**Task item:**
The entries below should be quoted exactly, with no pictures carried over.
☆ ☆ ☆ ☆ ☆ ☆ ☆
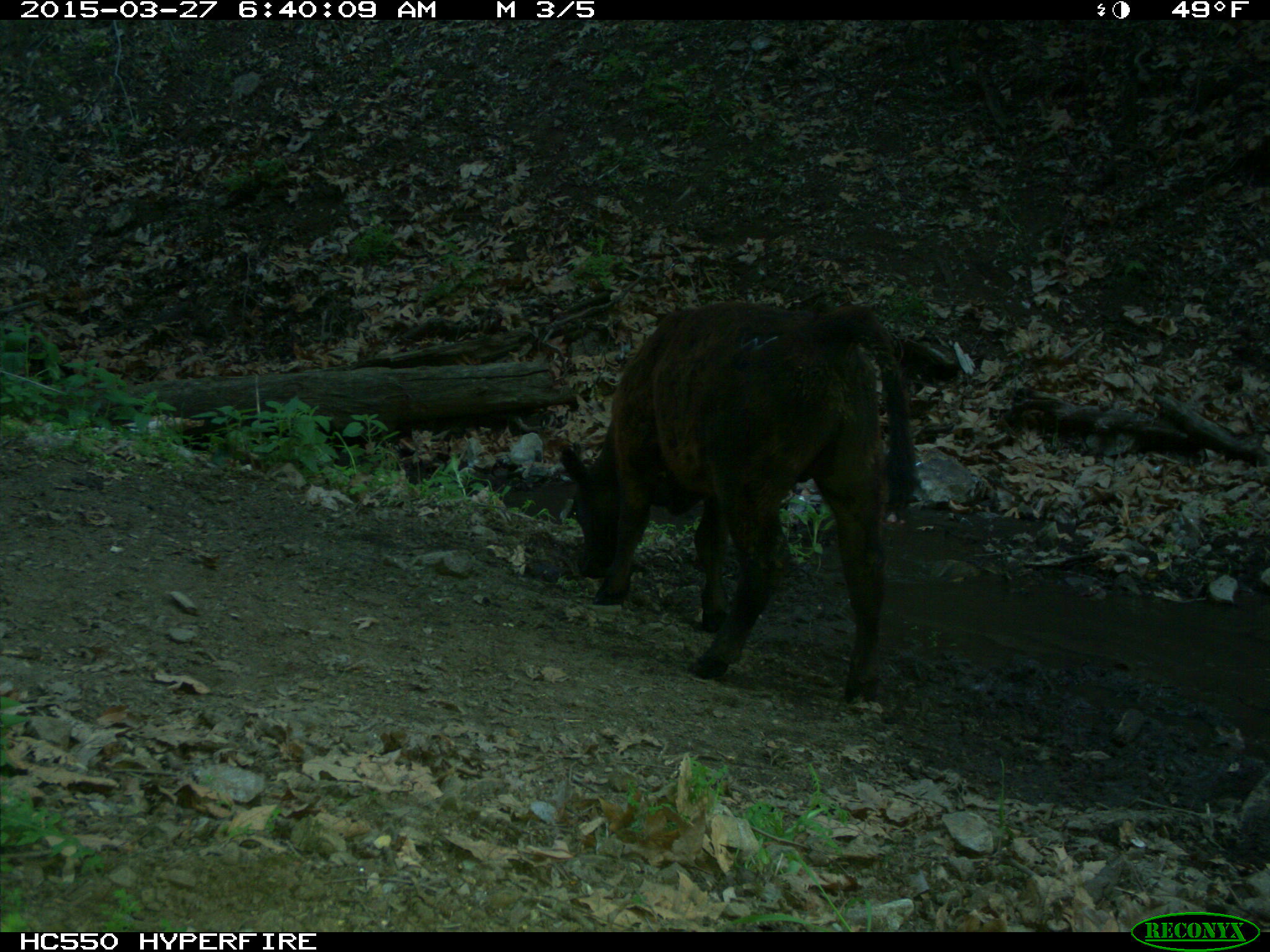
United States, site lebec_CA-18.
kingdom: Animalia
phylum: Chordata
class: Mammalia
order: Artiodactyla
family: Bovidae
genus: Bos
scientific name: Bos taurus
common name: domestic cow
☆ ☆ ☆ ☆ ☆ ☆ ☆
**The completed task:**
United States, site lebec_CA-18.
kingdom: Animalia
phylum: Chordata
class: Mammalia
order: Artiodactyla
family: Bovidae
genus: Bos
scientific name: Bos taurus
common name: domestic cow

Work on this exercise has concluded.